Unfortunately, the data that powers large scale models must observe the Gaussian distribution. So, for the most part, very little will actually change; where does that data feeding the CI/CD of model training and development originate?
So, going back to the illustrator example, the vocal majority is basically admitting that they can produce nothing greater than "slightly better than average". The lumberjacks who lost their jobs to the chainsaws were vocal because their inability to handle logistics and scaling was exposed.
By definition, if you are training on the "internet," you are training on the meat of the Bell Curve. The model is an engine of regression toward the mean. When an illustrator screams that AI is "stealing" their work, they are—statistically speaking—admitting that their work is indistinguishable from the 1 sigma or 2 sigma mass of data the model has already digested.

The "vocal majority" is effectively protesting the fact that their market value was tied to a scarcity of labor, not a scarcity of talent. Now that the labor is $0.00, the lack of unique talent is laid bare.

It is literally the "Lumberjack Logistics" problem—they could swing the axe, but they lacked the ability to plan the harvest.

models can not "innovate" in the human sense; they can only "interpolate" between existing data points. If you are an interpolator, you are replaceable by a matrix. If you are an extrapolator, the model is just a very fast assistant that handles the "boring" y = mx + b parts of your day.

Models are simply harvesting the entropy that is the collective of human cognition.

Edit, because deflecting agency and displacing responsibility is a very real problem: The input-output loop of an individual's life is primarily governed by their own internal logic and effort, regardless of the "environmental variables."

To continue the conversation. I generally ignore people who choose to deflect the argument of their own incompetence instead, but this should probably be said at some point.

For example, the ones who blame the companies who build billion dollar models or say that teachers and education is the problem.

So, just to point this out, I did my undergraduate years in a very racist environment. If I scored well on an exam, it was generally assumed that I cheated; despite never taking anything to the exam beyond a pencil (maybe an eraser and calculator, depending) and the clothes on my back.

My point is, if the public education system in the U.S. has any problems, that is a federal issue; the ones responsible are the same ones you voted into power, the private and entirely unrelated entities have fuck all to do with that. Why not place the onus on the students to take private lessons or go where they need to in order to learn what they want to know? Last time I checked, libraries were not expensive

If I was operating in a system that was actively hostile to my success—a "noisy" environment with a heavy negative bias—and I still optimized for the result... but, I get it.

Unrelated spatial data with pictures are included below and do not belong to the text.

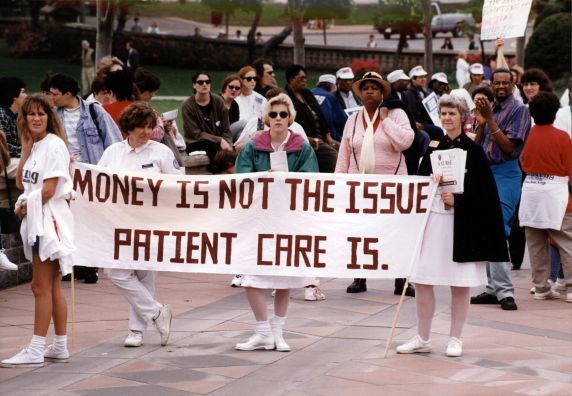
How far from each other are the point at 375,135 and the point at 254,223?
1.79m

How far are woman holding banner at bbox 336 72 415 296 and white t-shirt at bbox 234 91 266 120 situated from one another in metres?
4.17

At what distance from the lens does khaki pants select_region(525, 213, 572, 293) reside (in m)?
11.0

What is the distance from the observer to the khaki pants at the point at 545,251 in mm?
10953

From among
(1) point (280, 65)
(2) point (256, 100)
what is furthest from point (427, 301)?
(1) point (280, 65)

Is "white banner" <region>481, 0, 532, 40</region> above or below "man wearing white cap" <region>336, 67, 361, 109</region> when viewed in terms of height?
above

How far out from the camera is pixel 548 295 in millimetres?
11031

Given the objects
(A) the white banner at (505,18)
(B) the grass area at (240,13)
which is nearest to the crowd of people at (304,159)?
(A) the white banner at (505,18)

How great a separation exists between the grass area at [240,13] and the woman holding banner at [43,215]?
145ft

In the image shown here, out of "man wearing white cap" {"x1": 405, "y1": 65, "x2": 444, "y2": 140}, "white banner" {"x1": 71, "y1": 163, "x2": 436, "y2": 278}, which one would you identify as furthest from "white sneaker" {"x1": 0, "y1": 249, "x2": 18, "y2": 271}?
"man wearing white cap" {"x1": 405, "y1": 65, "x2": 444, "y2": 140}

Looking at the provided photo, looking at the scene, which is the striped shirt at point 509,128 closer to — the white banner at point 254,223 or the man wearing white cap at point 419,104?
the white banner at point 254,223

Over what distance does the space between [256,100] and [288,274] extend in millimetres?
6040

The comparison between AI companies and the education system is a massive category error that people use to cope with their own obsolescence. In short, they need a villain to blame; the corporation or the education system are easy targets.

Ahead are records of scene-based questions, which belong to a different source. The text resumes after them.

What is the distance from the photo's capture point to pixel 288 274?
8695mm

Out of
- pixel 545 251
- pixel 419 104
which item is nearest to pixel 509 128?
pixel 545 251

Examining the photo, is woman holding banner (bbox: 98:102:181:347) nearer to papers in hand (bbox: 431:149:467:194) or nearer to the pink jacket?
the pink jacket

People blame OpenAI or Google because it is easier to hate a billion-dollar entity than to admit that a Python script just did their "highly skilled" job better than they did.

...but blaming "the system" for a lack of knowledge in the age of the internet is scientifically absurd. We live in an era where the barrier to entry for world-class information is effectively zero.

Getting angry at a private tech company for the failures of public education is like getting angry at a calculator manufacturer because you never learned long division. They are completely decoupled entities

That said, **again** the onus is on the student. "Get Good" in its purest incarnation. In a world of infinite entropy and Archimedean potential, the only thing inhibiting learning is one's own refusal to do so

The racist environment I navigated proves that merit is an invariant. If the math is right, the math is right, regardless of whether the person grading the paper wants it to be. AI is just the latest, most impartial grader ever built. It cares not for who you know or what pretty words you use. It only cares if your skill gained from hard work provides more utility than the statistical mean.